**DIRECTIONS**
Your answer should be every line with the word "шкаф", copied from the data below.

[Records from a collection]
###
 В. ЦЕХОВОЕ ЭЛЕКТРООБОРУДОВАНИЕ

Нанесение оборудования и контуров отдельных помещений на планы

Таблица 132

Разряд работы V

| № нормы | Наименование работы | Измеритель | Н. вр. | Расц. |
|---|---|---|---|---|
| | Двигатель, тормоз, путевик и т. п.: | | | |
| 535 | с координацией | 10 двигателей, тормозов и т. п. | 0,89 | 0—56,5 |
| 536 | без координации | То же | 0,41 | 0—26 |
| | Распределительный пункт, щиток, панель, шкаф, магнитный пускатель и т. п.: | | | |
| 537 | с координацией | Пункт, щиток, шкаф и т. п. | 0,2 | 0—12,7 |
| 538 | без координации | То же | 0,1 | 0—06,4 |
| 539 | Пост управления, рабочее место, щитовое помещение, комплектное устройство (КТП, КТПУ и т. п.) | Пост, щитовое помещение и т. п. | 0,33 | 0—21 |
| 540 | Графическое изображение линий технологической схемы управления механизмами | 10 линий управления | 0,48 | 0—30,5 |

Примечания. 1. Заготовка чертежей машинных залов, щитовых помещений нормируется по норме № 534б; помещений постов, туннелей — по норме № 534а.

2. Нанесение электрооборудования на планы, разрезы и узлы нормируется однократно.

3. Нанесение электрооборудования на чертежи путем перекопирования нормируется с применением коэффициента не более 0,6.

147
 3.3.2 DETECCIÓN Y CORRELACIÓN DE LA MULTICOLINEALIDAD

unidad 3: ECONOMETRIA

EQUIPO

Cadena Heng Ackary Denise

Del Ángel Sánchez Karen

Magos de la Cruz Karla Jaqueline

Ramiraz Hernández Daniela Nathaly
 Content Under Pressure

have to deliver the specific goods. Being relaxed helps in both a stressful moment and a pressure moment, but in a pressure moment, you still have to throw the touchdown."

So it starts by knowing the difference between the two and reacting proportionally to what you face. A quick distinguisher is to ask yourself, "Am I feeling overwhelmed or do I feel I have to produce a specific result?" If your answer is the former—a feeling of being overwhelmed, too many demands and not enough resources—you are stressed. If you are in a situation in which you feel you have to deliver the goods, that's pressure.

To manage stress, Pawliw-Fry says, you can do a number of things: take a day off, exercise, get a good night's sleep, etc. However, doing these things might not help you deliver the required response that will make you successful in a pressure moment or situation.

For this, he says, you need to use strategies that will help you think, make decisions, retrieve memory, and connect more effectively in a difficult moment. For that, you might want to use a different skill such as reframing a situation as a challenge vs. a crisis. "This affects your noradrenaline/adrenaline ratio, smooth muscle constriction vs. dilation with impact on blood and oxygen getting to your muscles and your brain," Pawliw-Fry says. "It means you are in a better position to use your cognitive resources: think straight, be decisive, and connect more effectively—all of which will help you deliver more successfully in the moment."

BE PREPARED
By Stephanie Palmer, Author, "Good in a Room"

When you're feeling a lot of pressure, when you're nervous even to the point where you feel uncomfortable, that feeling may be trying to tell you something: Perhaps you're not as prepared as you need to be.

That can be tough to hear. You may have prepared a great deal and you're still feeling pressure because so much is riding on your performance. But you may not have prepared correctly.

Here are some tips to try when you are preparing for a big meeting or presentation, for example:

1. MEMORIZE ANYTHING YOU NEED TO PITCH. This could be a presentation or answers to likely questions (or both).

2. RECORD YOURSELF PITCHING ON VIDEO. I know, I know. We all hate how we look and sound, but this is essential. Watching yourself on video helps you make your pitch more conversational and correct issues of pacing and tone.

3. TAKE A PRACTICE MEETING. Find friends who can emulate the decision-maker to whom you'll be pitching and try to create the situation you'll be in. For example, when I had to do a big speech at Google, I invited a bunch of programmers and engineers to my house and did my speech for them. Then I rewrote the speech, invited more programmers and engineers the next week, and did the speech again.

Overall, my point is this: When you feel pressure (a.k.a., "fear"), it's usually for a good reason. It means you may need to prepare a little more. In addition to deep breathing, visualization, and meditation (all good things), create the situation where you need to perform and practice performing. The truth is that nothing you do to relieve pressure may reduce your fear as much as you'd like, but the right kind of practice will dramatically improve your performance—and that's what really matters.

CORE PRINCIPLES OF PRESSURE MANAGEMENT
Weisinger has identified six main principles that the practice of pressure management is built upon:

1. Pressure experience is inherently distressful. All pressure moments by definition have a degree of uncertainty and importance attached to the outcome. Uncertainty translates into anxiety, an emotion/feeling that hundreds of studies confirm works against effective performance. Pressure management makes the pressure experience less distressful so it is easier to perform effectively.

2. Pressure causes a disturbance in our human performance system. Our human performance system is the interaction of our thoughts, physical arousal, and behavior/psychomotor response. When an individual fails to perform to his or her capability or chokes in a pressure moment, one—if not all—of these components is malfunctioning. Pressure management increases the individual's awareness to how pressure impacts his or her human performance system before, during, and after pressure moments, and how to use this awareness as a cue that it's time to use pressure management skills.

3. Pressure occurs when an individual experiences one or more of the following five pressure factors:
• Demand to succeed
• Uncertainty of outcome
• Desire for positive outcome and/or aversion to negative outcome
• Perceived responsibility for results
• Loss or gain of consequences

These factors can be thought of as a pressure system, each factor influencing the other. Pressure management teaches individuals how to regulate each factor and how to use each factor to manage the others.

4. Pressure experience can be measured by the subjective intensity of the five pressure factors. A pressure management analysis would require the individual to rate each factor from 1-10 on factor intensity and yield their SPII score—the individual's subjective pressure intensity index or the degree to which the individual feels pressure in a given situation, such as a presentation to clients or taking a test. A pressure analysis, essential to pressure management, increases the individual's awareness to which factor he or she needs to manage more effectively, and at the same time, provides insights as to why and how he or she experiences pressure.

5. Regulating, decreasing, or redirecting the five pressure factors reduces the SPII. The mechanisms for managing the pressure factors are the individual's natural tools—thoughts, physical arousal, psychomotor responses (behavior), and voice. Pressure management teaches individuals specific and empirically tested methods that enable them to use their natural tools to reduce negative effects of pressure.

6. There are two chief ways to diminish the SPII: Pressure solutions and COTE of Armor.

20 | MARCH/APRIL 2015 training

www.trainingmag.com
###
**ANSWER BOX**
| | Распределительный пункт, щиток, панель, шкаф, магнитный пускатель и т. п.: | | | |
| 537 | с координацией | Пункт, щиток, шкаф и т. п. | 0,2 | 0—12,7 |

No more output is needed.